Our dataset comprised 19 annotated myotube images, which we divided into patches of 1500x1500 pixels. This division resulted in a total of 283 patches (cf. Fig.~\ref{figtraindata}). To augment our dataset and increase its diversity, we applied 16 different augmentation techniques to these patches. Specifically, we performed color jittering five times on each patch to make the training set independent of color. In terms of spatial transformations, we applied five random rotations with rotation angles between $\pm 45^{\circ}$, inverted the image, and applied both vertical and horizontal flips. This created a more isotropic dataset. In order to imitate visual distortions, we added Gaussian noise twice, and applied a Gaussian blur. These augmentation processes expanded our dataset to 4528 patches. The primary issue with the data available to us was that nearly half of the patches originated from just three images. This was due to the noteworthy size discrepancy between these images and the other 16, leading to a skewed data distribution and exacerbating the challenge of achieving representative data variability, as illustrated in Fig.~\ref{figtraindata}.
\begin{figure}
\centering
\includegraphics[width=\textwidth]{"images/overview_training_data.png"}
\caption[Patches per image]{Overview of images and their respective number of patches.}
\label{figtraindata}
\end{figure}
We divided the augmented dataset into training (80\%) and validation (20\%) sets. To ensure a balanced distribution of images and unbiased estimation of validation error, we shuffled the patches derived from the original images before splitting to make sure that both training and validation sets contain diversified patches and all images are represented in both sets.

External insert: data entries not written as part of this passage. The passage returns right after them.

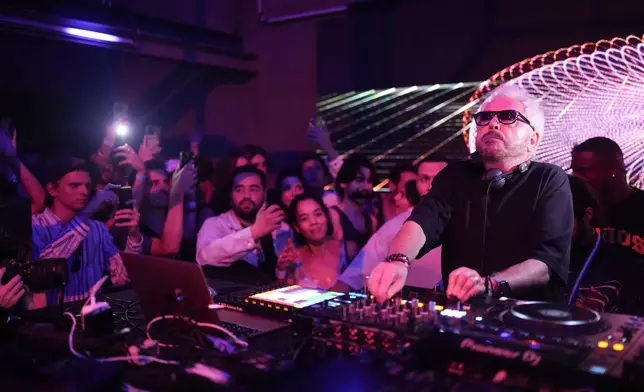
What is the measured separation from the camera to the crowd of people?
193 cm

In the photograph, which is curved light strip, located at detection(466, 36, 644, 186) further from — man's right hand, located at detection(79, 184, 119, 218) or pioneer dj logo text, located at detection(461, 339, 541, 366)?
pioneer dj logo text, located at detection(461, 339, 541, 366)

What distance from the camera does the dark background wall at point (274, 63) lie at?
4.88m

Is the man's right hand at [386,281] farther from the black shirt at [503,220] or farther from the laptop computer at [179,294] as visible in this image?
the black shirt at [503,220]

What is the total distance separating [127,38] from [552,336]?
187 inches

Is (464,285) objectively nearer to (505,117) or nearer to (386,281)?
(386,281)

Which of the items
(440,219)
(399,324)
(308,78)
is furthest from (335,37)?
(399,324)

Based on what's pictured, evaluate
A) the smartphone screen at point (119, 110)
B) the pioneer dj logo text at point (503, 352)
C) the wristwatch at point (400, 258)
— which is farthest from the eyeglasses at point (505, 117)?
the smartphone screen at point (119, 110)

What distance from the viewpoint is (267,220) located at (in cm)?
306

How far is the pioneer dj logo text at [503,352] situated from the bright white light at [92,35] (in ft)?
14.6

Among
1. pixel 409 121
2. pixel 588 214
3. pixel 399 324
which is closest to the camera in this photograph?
pixel 399 324

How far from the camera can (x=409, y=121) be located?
227 inches

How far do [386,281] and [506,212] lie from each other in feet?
2.14

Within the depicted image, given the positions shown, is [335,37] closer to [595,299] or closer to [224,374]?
[595,299]

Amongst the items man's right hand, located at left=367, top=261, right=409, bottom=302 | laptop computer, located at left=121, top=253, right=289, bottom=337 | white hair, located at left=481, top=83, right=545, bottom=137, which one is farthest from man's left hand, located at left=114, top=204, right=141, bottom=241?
white hair, located at left=481, top=83, right=545, bottom=137
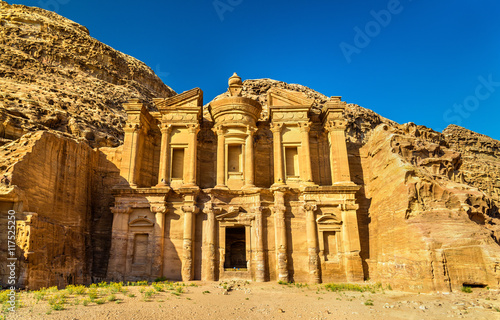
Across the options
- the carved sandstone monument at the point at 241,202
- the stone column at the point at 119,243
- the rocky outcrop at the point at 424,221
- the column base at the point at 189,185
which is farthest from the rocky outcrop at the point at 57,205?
the rocky outcrop at the point at 424,221

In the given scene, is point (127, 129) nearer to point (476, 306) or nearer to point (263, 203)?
point (263, 203)

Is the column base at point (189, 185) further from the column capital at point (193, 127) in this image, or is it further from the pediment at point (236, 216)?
the column capital at point (193, 127)

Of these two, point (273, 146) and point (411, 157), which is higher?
point (273, 146)

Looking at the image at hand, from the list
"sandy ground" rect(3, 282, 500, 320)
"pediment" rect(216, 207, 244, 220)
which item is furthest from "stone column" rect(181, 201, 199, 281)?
"sandy ground" rect(3, 282, 500, 320)

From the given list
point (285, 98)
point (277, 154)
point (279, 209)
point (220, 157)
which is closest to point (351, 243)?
point (279, 209)

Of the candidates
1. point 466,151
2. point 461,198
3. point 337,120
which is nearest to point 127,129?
point 337,120

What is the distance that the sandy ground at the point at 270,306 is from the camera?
10008 mm

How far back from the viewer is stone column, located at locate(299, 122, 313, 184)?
20922mm

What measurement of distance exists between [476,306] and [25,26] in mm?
58855

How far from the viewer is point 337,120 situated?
22234mm

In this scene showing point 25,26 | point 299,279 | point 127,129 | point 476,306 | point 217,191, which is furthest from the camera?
point 25,26

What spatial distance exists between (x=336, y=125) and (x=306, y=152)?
2.87 meters

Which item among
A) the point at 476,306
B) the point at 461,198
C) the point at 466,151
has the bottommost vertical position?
the point at 476,306

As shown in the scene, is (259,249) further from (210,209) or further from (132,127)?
(132,127)
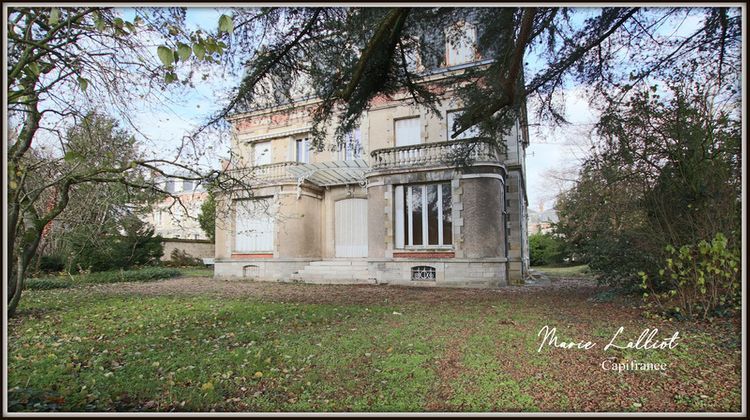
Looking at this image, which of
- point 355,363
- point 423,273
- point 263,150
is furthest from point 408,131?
point 355,363

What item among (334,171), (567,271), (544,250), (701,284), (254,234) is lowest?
(567,271)

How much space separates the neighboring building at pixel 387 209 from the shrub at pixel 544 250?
9.28 metres

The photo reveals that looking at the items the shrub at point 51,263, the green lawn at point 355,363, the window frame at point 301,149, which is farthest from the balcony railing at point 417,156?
the shrub at point 51,263

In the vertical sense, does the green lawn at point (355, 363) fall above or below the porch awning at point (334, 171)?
below

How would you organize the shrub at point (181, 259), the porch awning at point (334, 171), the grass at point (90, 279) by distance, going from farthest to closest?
the shrub at point (181, 259)
the porch awning at point (334, 171)
the grass at point (90, 279)

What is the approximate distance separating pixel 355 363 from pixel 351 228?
1076 centimetres

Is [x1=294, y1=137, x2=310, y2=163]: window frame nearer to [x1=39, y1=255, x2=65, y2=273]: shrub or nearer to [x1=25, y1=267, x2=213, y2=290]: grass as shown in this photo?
[x1=25, y1=267, x2=213, y2=290]: grass

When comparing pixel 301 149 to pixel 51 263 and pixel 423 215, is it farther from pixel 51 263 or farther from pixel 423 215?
pixel 51 263

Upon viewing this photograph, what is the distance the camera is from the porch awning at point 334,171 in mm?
13516

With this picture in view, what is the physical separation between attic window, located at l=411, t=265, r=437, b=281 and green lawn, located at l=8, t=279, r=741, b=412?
201 inches

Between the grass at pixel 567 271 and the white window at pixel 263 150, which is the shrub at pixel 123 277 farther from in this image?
the grass at pixel 567 271

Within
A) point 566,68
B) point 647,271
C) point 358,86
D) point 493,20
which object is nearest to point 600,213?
point 647,271

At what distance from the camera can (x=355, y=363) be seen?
150 inches

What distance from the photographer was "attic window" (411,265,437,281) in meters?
11.5
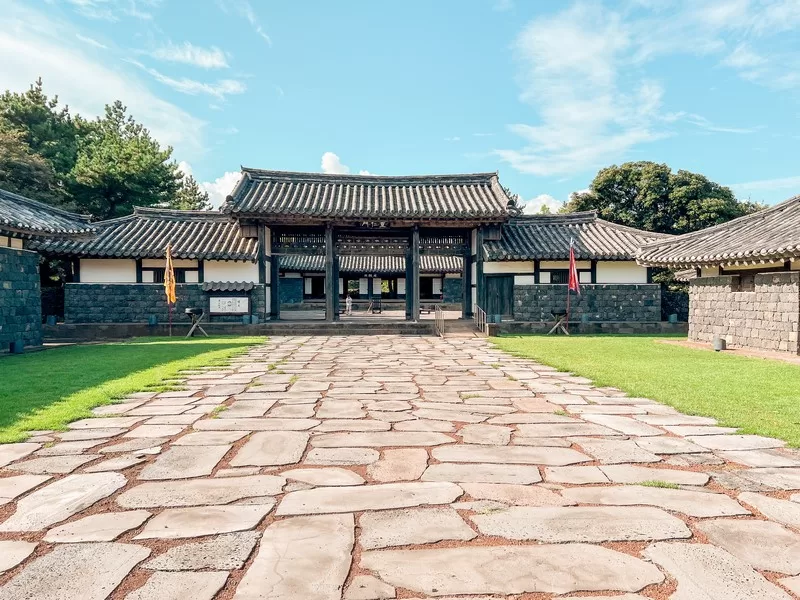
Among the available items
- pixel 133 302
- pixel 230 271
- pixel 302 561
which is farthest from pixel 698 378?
pixel 133 302

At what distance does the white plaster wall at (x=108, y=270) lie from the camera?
1753cm

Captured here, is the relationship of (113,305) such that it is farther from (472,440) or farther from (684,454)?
(684,454)

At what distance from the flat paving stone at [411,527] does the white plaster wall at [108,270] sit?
58.6 ft

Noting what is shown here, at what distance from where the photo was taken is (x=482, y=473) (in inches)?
141

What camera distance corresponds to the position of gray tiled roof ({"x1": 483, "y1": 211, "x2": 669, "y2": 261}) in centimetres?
1794

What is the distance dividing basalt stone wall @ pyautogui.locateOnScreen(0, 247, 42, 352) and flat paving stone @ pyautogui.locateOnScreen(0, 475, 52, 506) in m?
10.4

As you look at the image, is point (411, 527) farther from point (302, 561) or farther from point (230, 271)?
point (230, 271)

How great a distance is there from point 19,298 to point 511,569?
14.1 metres

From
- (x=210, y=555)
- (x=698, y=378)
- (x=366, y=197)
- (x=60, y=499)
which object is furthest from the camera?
(x=366, y=197)

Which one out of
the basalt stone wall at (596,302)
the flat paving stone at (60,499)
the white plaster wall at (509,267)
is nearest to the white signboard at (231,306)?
the white plaster wall at (509,267)

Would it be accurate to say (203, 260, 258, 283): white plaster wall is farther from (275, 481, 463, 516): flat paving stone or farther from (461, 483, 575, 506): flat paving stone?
(461, 483, 575, 506): flat paving stone

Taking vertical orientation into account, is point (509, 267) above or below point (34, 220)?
below

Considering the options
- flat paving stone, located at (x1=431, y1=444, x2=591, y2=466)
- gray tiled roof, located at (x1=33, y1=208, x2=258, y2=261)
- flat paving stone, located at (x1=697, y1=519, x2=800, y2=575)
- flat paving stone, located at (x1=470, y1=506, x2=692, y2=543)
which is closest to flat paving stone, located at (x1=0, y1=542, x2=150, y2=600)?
flat paving stone, located at (x1=470, y1=506, x2=692, y2=543)

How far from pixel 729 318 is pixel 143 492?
13.9 m
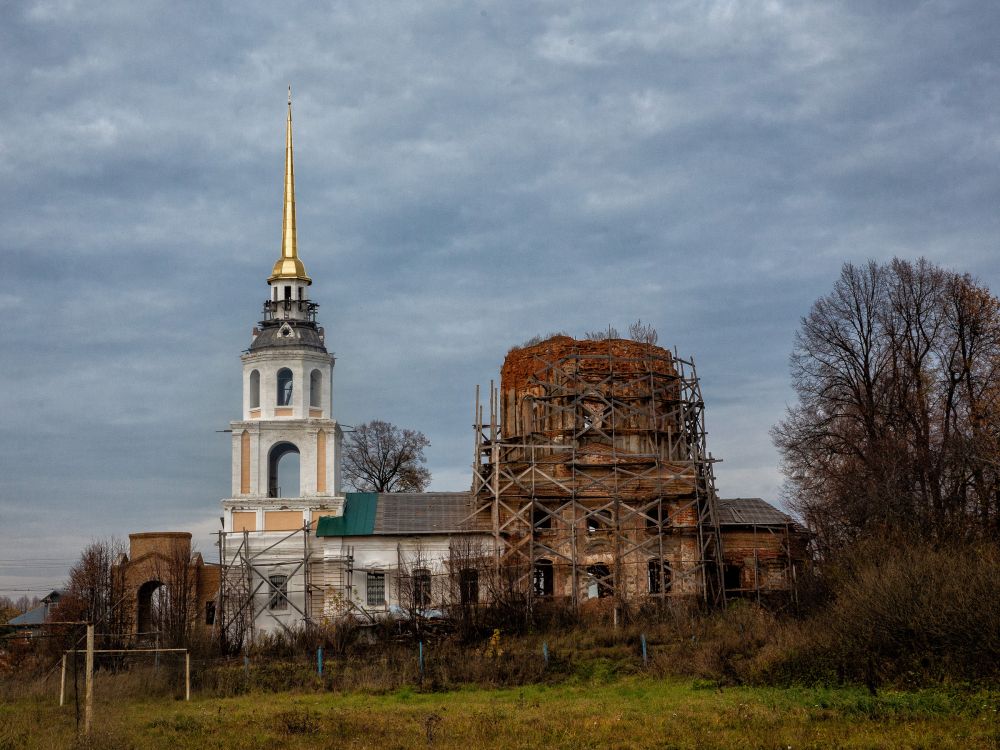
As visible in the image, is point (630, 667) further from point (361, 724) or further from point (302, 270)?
point (302, 270)

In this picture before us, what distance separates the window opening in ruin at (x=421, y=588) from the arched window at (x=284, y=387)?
8.15 metres

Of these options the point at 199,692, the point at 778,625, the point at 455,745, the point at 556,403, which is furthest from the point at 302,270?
the point at 455,745

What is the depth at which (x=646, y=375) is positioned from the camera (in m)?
35.3

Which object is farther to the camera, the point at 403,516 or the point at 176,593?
the point at 403,516

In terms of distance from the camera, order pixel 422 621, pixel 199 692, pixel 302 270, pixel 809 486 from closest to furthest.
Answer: pixel 199 692
pixel 422 621
pixel 809 486
pixel 302 270

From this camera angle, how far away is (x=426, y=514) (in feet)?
119

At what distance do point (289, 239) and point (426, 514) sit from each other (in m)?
10.9

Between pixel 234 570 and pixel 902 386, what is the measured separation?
20.2 meters

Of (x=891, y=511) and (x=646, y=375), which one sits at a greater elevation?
(x=646, y=375)

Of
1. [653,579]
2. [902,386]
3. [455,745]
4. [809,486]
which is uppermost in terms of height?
[902,386]

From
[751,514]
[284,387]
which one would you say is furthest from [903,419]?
[284,387]

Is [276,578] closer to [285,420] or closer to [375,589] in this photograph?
[375,589]

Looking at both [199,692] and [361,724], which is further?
[199,692]

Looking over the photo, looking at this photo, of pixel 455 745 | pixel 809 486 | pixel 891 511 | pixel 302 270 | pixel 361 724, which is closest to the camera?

During training, we limited the number of instances sampled in each step to 54 in order to maintain stable memory usage and prevent out-of-memory issues. However, for validation purposes, we consistently used the same instances to ensure the comparability of validation error over time. The training was planned for 40 epochs but was terminated at the 21st epoch due to the early stopping criterion of stagnant validation error.
To enhance training efficiency and manage memory use more effectively, we utilized Automated Mixed Precision (AMP) training. Additionally, we adopted Distributed Data Parallel (DDP) training to distribute the computation across six 40GB GPUs, allowing us to parallelize the workload effectively. We used PyTorch \cite{paszke2019pytorch} implementations for both AMP and DDP. The training batches were configured to include six patches, corresponding to one patch per GPU, with each patch containing up to 54 instances. This setup meant that a single training step could involve processing up to 324 instances.
For optimization, we chose the AdamW optimizer with $\beta_1 = 0.9$ and $\beta_2 = 0.999$, incorporated L2 regularization with $\lambda = 0.1$ to prevent overfitting and set an initial learning rate of $10^{-4}$. We also applied a learning rate decay factor of 0.1 after every second epoch to gradually reduce the learning rate and improve convergence (cf. Fig.~\ref{figlr}). The loss functions and training algorithm used in training \texttt{MyoSAM} were consistent with those used in \texttt{SAM}'s original training. The progressions of test and train loss can be found in Fig.~\ref{figtrainloss}-Fig.~\ref{figtraintestloss}.